CDC has an Assurance of Confidentiality for the ART database. An assurance is a formal confidentiality protection used for projects conducted by CDC staff or contractors involving the collection or maintenance of sensitive, identifiable, or potentially identifiable information. The assurance protects the confidentiality of individuals and institutions included in ART data. The ART data are stored in a secure, limited-access, password-protected environment.
The ART reports describe the average chances of success per ART cycle. Although the ART reports provide some information about factors such as age and type of infertility diagnosis, patients have many unique medical situations. This population-based registry of ART procedures cannot capture detailed information about specific medical conditions associated with infertility. Patients should consult with their physician to understand their specific medical situation and their chances of success using ART.
In 2019, 81% of all fertility clinics reporting data to CDC were SART members. Annual summary statistics of ART treatments performed in each SART member clinics are available in CDC’s ART reports and on the SART website at www.sart.orgexternal icon. Discrepancies in tabulated statistics between CDC and SART tables may be due to (1) the inclusion of ART treatments performed at non-SART member clinics in CDC’s ART reports; (2) differences in data submission deadlines for CDC and SART, which may result in some fertility clinics being excluded from CDC’s ART reports; and (3) differences in data processing procedures, statistical methods, choice of reported measures, and data presentation.

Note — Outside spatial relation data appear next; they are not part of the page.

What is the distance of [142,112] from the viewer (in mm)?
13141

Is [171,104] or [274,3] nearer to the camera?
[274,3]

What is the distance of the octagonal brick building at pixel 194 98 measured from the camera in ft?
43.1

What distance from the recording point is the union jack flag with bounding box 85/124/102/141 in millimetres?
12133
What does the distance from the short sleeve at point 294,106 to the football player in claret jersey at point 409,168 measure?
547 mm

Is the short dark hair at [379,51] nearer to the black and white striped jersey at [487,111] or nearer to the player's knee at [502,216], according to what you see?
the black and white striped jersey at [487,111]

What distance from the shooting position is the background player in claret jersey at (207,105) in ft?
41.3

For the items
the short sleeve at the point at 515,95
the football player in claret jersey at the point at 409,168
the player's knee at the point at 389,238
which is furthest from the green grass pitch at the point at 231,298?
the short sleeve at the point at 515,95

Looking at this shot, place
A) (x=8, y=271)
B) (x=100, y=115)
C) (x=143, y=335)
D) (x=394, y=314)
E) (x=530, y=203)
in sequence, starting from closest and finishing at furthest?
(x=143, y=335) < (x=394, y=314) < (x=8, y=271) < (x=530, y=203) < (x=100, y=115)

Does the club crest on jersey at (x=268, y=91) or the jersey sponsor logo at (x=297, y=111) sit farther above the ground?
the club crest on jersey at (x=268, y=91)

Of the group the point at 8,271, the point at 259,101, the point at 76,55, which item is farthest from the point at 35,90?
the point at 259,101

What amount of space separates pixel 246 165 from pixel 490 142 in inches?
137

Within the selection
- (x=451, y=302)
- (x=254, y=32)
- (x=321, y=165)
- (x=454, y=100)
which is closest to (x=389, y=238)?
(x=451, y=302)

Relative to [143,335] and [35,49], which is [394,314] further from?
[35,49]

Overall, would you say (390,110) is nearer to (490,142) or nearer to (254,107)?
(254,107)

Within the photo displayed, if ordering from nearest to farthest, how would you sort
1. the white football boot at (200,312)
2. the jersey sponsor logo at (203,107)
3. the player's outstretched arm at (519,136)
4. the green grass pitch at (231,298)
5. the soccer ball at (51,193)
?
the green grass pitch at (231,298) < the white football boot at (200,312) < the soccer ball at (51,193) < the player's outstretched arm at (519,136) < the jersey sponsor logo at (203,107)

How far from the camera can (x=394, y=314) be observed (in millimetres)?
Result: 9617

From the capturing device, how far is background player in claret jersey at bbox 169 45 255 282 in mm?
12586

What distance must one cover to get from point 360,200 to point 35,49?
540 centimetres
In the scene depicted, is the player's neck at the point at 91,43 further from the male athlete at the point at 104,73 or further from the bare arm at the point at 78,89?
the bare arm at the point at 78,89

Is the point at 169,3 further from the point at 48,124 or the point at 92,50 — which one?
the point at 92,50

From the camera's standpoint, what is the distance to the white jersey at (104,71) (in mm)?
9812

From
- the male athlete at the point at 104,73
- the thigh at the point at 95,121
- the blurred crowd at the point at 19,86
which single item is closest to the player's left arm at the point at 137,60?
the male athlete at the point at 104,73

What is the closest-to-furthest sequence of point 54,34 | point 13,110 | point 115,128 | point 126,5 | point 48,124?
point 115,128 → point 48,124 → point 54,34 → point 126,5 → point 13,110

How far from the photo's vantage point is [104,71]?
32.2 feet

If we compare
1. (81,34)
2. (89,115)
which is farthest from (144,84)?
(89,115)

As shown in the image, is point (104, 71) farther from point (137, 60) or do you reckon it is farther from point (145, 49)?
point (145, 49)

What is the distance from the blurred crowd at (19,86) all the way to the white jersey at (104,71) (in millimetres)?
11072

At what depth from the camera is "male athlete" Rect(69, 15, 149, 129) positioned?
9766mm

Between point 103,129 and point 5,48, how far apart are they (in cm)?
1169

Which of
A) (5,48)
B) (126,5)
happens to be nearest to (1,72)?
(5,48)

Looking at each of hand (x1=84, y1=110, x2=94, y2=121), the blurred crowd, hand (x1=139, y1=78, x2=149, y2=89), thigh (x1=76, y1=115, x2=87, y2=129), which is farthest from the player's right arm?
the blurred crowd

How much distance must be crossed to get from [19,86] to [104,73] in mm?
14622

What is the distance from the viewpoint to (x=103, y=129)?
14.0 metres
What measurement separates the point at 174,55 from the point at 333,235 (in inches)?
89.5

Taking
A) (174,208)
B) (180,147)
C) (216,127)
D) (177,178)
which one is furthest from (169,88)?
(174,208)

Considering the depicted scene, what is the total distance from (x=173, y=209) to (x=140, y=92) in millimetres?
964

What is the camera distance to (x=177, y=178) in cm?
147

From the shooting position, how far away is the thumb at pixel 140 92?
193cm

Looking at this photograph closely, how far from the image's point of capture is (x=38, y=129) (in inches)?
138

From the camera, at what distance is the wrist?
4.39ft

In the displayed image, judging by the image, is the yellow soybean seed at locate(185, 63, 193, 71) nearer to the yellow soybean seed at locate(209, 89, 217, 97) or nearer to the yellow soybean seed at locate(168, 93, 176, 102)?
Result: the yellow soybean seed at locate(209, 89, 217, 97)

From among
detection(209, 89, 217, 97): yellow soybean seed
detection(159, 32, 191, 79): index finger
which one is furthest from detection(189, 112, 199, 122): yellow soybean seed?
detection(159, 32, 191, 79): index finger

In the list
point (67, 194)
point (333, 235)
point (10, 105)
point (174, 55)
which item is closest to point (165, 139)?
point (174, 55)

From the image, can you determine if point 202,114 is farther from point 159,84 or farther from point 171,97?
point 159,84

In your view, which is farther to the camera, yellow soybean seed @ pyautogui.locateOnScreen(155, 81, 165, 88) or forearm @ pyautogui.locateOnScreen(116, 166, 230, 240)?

When a woman seeks treatment for the purpose of donating her eggs, CDC collects information on the donor such as age, race or ethnicity, and details about the stimulation and retrieval. While CDC does not present data about egg donors in the ART reports, success rates for cycles using donor eggs or embryos derived from donor eggs are presented.
ASRM and SART issue guidelines for specific ART practices, such as the number of embryos to be transferred in an ART procedure. More information is available from ASRM or SART at their websites; www.asrm.org external iconand www.sart.orgexternal icon.
For more information on specific clinics, contact the clinic directly. (See Appendix C: ART Clinics for contact information.) SART can also provide general information about its member clinics (call telephone 205-978-5000 or visit www.sart.orgexternal icon).
Resources for people experiencing infertility can be found at www.cdc.gov/reproductivehealth/infertility under Related Links. The CDC Division of Reproductive Health’s IVF Success Estimator tool can be found at www.cdc.gov/art/ivf-success-estimator. Resources for people interested in ART can be found at www.cdc.gov/art/whatis.html under Related Resources.
CDC continuously strives to present the most accurate and relevant ART fertility clinic success rates to help guide potential patients’ decisions. For the first time, clinic-specific success rates can now be accessed only online at www.cdc.gov/art/artdata/index.html. In addition, National Summary Figures of pooled US fertility clinic data are included in this report. Modifications in this report include the combined reporting of success rates for patients using their own eggs who are aged 41–42 or older than age 42 in the National Summary table (see page the National ART Summary section). This change is consistent with the online clinic and national data. In addition, the calculations for ART cycle discontinuation measures were updated to better reflect the following aspects of clinical care: discontinuation between cycle start and egg retrieval and discontinuation between egg retrieval and egg or embryo transfer or banking (see the How to Access and Interpret Fertility Clinic Success Rates section).